_Passage for review_

____________________

Traditional automotive diagnostics faces enormous changes, driven by electrification and automation. We spoke with Professor Dr Norbert Schreier, the Chair of this year’s Automotive Diagnostics Conference in Munich. Dr Schreier is Head of Automotive Engineering/Service (FASE) at Esslingen University of Applied Sciences, and Coordinator Automotive Engineering/Service at CDHAW at Tongji University in Shanghai.
1. Dr Schreier, what challenges do you see for diagnostics in future?
Automated driving and drive electrification will certainly create new tasks for diagnostics. Also, new business models mean vehicles will be used in a different way, creating new error indications. But in my view the biggest challenge for diagnostics is connectivity. Up till now cars were complex, but sealed technical systems. Now they are connected wirelessly and can send and receive data at any time. The question for the diagnostics industry is, how can we best use that functionality for remote diagnosis? On the other hand these ‘connected cars’ also pose a special challenge. The number and nature of error indications will keep growing and it’s going to be increasingly hard to assign an error to a specific automotive system, let alone an external source such as the mobile network provider or cloud services.

____________________

_Stored data_

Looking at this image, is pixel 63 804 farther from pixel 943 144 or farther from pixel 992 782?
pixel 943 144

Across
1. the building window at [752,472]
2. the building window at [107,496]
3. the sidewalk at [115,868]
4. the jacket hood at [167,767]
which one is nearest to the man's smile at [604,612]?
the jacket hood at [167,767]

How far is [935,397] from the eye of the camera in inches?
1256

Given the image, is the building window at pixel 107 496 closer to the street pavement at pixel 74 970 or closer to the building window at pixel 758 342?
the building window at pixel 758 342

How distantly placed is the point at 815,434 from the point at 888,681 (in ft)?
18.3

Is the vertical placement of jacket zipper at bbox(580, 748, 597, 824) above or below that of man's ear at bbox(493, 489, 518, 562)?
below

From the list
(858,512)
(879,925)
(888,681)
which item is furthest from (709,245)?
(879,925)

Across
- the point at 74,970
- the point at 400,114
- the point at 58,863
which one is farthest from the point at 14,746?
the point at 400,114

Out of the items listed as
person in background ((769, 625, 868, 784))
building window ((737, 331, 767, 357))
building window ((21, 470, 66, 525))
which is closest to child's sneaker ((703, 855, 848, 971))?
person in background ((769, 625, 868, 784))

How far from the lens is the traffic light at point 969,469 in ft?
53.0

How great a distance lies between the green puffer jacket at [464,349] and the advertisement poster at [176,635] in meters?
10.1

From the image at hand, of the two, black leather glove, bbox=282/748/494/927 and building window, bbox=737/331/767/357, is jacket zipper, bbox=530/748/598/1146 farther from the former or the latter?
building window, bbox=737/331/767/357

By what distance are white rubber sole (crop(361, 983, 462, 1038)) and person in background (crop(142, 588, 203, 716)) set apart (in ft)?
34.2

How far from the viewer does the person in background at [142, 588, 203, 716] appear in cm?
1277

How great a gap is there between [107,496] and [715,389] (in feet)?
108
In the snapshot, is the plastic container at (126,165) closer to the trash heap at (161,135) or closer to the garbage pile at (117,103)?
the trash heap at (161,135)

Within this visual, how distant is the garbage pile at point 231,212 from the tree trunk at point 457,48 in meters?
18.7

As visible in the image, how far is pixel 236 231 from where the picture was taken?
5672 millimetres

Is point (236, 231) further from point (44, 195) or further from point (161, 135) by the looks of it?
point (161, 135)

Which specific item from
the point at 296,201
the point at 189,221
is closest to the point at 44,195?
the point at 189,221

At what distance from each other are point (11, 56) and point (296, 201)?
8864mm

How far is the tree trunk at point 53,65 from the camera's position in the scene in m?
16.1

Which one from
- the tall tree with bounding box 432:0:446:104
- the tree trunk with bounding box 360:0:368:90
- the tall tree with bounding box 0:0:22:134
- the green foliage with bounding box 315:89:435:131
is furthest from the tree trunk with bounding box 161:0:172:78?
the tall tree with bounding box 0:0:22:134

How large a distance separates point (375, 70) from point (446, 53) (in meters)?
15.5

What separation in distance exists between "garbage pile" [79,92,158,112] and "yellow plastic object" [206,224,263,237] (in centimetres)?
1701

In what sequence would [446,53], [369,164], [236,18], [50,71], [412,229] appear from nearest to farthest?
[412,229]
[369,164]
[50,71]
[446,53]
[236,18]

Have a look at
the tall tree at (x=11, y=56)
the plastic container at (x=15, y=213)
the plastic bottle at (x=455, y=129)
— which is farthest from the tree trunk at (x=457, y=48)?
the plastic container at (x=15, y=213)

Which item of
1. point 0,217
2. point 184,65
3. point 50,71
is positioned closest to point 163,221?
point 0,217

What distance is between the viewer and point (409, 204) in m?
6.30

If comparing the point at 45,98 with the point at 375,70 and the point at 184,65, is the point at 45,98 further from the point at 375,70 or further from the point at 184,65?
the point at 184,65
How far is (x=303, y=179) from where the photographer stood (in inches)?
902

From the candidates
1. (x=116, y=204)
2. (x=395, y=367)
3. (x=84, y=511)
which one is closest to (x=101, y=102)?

____________________

_Activity 1_
According to the automotive diagnostics interview, what does Dr Schreier regard as the biggest challenge for diagnostics?
_Activity 2_
Repeat the part of the automotive diagnostics interview starting with "1. Dr Schreier, what" and going on through "or cloud services.".
_Activity 3_
Carry on the automotive diagnostics interview from the point at which it stops.

_Exercise output 1_
Connectivity.

_Exercise output 2_
1. Dr Schreier, what challenges do you see for diagnostics in future?
Automated driving and drive electrification will certainly create new tasks for diagnostics. Also, new business models mean vehicles will be used in a different way, creating new error indications. But in my view the biggest challenge for diagnostics is connectivity. Up till now cars were complex, but sealed technical systems. Now they are connected wirelessly and can send and receive data at any time. The question for the diagnostics industry is, how can we best use that functionality for remote diagnosis? On the other hand these ‘connected cars’ also pose a special challenge. The number and nature of error indications will keep growing and it’s going to be increasingly hard to assign an error to a specific automotive system, let alone an external source such as the mobile network provider or cloud services.

_Exercise output 3_
2. What role will artificial intelligence (AI) play in this context?
Along with the classical vehicle diagnostics fields: onboard diagnostics (the vehicle self-diagnoses) and offboard diagnosis (a specialist with a diagnostics tool runs an extended diagnosis), automotive connectivity opens up – ‘Connected Cars’, the creation of large vehicle databases – Big Data and central evaluation of these data using AI methods – AI in Remote Diagnosis ¬– a wide field for new diagnostics solutions. When you get certain error indications, for instance, or during a routine check, you can read out and analyze the status of all vehicle systems or the onboard error log. That might save you a trip to the garage … and I definitely expect it to significantly improve diagnostic quality, and to enable predictive vehicle servicing.
3. What’s special about the Automotive Diagnostics Conference in Munich?
I’d say two things make this event successful: Firstly, top-notch speakers talk about the work they do in the real world, which in turn attracts experts from right across the industry. The Expert Talks offer valuable input, and the wealth of constructive discussion provides new impulses for the diagnostics of the future.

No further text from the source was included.